Payment structure is important. 50% up front, 50% when it launches. There’s skin in the game when its working. under 10k, 50/50. Over $10k 50/30/20 is a good system. Always have the employer pay up front for hardware. If its a local business, its best to have it up and running in your town BEFORE payment. If you like the client, you’ll usually work with them more than ones you dislike.

A simple email to tyour customer will help keep them in the loop and will ensure them you haven’t forgotten them. Explain the contract if you have to. “We have completed this product. We need you to approve this product so that we can continue.” If you email and it doesn’t work, call. If you call and they don’t answer, visit. The contract should note the amount of turnaround time for approvals, and a line noting “we are a small firm. If you cannot achieve the turnaround time on approvals, our team will have to move on to others projects. Failing to meet approval deadlines may require additional time to get your project back to the front of the schedule. This WILL affect your final completion date.”

Try to return calls and emails within 24 hours. Even if its just to say I acknowledge your request. THe more your habit improves, the more they will be in the loop. this will make them feel more important. Communicate with the clients. Let them know you’ll be out of contact for several days. You will see their response, but may not respond.
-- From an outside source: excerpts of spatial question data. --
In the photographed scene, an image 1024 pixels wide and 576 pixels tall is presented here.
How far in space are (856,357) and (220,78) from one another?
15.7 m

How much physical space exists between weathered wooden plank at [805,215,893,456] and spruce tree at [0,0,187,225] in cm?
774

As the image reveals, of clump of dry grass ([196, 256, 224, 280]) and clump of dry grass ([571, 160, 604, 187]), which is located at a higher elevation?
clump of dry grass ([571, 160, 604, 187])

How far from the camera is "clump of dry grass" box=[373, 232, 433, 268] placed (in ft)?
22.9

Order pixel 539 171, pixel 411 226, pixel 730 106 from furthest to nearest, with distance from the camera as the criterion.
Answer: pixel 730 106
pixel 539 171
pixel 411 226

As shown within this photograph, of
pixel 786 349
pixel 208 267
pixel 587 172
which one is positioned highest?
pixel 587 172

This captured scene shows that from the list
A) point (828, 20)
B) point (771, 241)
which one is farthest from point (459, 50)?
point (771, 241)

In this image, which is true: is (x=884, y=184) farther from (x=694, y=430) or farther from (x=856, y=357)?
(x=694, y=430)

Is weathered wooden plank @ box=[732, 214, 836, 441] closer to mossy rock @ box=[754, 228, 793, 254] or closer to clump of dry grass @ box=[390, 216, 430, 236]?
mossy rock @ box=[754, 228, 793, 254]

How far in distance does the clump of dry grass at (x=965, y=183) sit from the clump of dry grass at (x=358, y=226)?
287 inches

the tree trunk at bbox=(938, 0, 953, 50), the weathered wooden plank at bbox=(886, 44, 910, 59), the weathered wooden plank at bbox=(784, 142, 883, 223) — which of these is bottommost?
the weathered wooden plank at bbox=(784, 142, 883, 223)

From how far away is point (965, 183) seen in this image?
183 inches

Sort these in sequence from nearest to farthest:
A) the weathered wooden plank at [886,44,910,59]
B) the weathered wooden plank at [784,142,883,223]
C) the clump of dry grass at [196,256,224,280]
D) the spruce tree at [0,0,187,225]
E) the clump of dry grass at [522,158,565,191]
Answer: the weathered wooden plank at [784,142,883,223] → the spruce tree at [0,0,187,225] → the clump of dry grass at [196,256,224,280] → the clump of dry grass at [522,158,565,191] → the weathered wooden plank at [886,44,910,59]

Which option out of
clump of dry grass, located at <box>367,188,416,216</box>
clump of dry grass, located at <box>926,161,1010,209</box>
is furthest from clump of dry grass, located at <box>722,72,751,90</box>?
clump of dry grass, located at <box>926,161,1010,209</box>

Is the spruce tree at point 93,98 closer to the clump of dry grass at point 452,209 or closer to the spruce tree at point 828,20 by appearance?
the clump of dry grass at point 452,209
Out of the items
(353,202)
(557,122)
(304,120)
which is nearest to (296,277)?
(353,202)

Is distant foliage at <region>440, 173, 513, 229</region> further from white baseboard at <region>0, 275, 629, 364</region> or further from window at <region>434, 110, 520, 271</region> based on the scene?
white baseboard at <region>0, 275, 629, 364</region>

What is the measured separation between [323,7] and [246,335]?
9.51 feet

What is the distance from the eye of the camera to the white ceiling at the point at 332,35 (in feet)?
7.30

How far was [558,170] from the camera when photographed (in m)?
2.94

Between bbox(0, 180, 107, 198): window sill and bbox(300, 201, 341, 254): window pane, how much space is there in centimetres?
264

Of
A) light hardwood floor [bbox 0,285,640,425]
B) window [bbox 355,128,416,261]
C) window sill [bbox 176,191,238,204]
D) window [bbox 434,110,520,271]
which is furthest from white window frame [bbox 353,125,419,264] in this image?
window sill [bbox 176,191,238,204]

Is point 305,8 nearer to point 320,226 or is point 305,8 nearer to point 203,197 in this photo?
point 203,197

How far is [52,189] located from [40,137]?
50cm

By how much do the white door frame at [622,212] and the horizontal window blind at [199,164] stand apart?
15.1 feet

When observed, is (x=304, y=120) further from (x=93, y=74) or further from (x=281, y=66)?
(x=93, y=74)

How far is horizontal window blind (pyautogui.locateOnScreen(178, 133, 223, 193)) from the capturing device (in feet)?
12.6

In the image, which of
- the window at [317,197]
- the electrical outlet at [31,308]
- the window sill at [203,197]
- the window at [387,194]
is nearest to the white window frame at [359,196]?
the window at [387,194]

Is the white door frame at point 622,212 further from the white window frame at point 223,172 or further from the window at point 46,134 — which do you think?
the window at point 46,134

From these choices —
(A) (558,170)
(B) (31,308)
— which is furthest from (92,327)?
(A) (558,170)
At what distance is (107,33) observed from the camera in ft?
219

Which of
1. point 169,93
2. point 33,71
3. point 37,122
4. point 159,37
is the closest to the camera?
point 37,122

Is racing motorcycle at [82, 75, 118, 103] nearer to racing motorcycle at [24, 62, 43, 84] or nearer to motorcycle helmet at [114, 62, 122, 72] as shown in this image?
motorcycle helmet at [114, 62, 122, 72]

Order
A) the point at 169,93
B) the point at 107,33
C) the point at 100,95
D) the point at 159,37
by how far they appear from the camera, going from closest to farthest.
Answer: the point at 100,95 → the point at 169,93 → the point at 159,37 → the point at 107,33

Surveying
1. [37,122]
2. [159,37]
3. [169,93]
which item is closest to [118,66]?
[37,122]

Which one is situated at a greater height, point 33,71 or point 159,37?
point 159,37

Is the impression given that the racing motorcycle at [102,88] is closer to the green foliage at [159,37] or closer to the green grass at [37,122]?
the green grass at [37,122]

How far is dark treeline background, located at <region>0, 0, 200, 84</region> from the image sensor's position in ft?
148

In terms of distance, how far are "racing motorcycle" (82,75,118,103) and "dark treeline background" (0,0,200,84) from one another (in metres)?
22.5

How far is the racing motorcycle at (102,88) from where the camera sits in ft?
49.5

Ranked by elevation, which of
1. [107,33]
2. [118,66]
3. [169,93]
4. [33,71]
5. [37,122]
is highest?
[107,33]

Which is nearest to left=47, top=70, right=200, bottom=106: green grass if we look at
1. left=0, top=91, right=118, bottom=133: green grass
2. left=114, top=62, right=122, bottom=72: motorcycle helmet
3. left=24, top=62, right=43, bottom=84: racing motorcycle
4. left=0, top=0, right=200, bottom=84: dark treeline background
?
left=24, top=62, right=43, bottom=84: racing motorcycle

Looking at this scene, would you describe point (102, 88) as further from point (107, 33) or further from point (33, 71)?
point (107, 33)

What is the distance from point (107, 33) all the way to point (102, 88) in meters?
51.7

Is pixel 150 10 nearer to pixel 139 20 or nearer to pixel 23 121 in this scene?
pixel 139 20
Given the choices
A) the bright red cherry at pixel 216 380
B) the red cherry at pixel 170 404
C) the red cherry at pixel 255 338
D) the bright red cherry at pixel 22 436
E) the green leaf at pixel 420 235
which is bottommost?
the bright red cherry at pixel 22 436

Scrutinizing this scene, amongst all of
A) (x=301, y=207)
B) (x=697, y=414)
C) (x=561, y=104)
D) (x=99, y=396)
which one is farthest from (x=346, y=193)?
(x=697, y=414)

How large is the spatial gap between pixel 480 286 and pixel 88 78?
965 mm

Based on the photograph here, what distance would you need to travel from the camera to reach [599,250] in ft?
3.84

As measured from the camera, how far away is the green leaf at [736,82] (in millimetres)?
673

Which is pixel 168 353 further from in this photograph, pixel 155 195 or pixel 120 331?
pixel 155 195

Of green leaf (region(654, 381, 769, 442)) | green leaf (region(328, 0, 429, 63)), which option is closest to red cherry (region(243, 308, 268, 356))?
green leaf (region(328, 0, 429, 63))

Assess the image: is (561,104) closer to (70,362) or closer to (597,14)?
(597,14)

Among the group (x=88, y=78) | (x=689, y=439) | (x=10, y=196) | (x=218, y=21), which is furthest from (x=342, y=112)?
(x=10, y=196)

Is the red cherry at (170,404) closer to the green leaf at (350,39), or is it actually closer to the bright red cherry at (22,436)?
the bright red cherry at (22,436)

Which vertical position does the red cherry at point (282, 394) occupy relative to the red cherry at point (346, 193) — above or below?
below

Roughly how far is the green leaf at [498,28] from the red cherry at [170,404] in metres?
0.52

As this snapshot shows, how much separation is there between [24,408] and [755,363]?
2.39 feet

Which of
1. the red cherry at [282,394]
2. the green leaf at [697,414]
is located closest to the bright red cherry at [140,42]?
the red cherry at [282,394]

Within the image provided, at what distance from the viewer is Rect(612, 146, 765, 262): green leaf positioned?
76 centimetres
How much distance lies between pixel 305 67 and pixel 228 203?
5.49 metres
Talk to your clients. Don’t expect them to know everything. Communicate.

You need to make yourself available, within reason, to your client. set times for this and keep your allotted times. But, set limitations in your contract. This will keep your work life and home life separate. This will keep you sane. IF you’re work, work, work all the time, you’ll get burned out.

The ending

Have an offboarding process. Verify with your client that their goals have been met via their questionnaire. Give the client training on how to proceed after you’re out of the picture. Factor these 2 hours into your price. Give a small presentation on what you’ve accomplished and what you’ve created, based on the initial paperwork. Consider training at 1/2 price. Either give an itemized set or choose to itemize.

Itemizing labor is tremendously difficult, but all costs are easy. Ensuring that they know what the client receives is the important thing. Hourly rates for web development is roughly $150. Clients are given a flat rate on design work.

“Here is a flat rate of ____ . I have allotted 55 hours @ $150 for this project. Anything beyond this will be charged at an hourly rate.”

Once you have completed a project, follow up call with the customer. After 1-2 weeks, contact the customer via phone, and just ask how things are going. Use this as an opportunity to get feedback to tweak your processes. Consider this as an opportunity to ask for a referral.

Do things that other people don’t do. Consider sending something home made to your clients.


There is so much information put out there about growing a business, about SEO or marketing in general. One area that doesn’t get much love is customer service.

You can get the clients in the door, but then what happens? You want to do a great job but at the end of the day you’re stressed out because things are all over the place. The client wants this or that and it was never discussed.